Beyond these factors, pain can also negatively affect ROM acutely [19], which may affect athletes’ ROM after injury or surgery, for example. There is substantial variability between people in their pain tolerance and even within individuals over time (e.g., before or after exercise). Thus, is ROM primarily dependent upon how much or little discomfort someone can tolerate? It is not our intention to be exhaustive in the context of this Current Opinion article, but merely to illustrate that ROM is a wider concept than “flexibility” (in agreement with the NSCA’s proposal [1]), which is just one piece of the ROM puzzle that is more related to soft tissue (e.g., muscle, tendon, nerves) properties. Several other modifiable and non-modifiable factors influence ROM.

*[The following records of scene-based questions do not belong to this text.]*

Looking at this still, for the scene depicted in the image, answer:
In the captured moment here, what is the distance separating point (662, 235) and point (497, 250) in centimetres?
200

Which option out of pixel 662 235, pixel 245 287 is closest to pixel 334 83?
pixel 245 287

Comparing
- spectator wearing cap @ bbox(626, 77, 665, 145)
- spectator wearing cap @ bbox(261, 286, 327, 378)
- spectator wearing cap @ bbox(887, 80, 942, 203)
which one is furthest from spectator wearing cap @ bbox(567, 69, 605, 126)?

This distinction between flexibility and ROM has implications for the reporting of scientific findings. ROM is a measurable property—there is a motion, and that motion can be performed throughout a given range. ROM is thus an objective parameter that can be assessed externally and can be limited by factors unrelated to flexibility (e.g., bone on bone contact, typical in elbow extension). On occasion, ROM may be inferior to the available flexibility: beyond elbow extension (limited by the configuration of bony articular surfaces), a deep squat is a movement that will inevitably stop when the thigh contacts the lower leg, even if the person would theoretically have the flexibility to perform a deeper movement. We propose that studies should report ROM, as this is the objective measure that is most commonly assessed (e.g., using goniometers or inclinometers [20]) and reported (e.g., in degrees or radians). Flexibility would require assessments of soft tissue extensibility, such as ultrasound testing of fascicle length elongation [21, 22]. However, these assessments require laboratorial settings and may be impossible to perform in vivo. All in all, most assessments will in practice reflect ROM, not necessarily flexibility, thus this term should probably be used by default.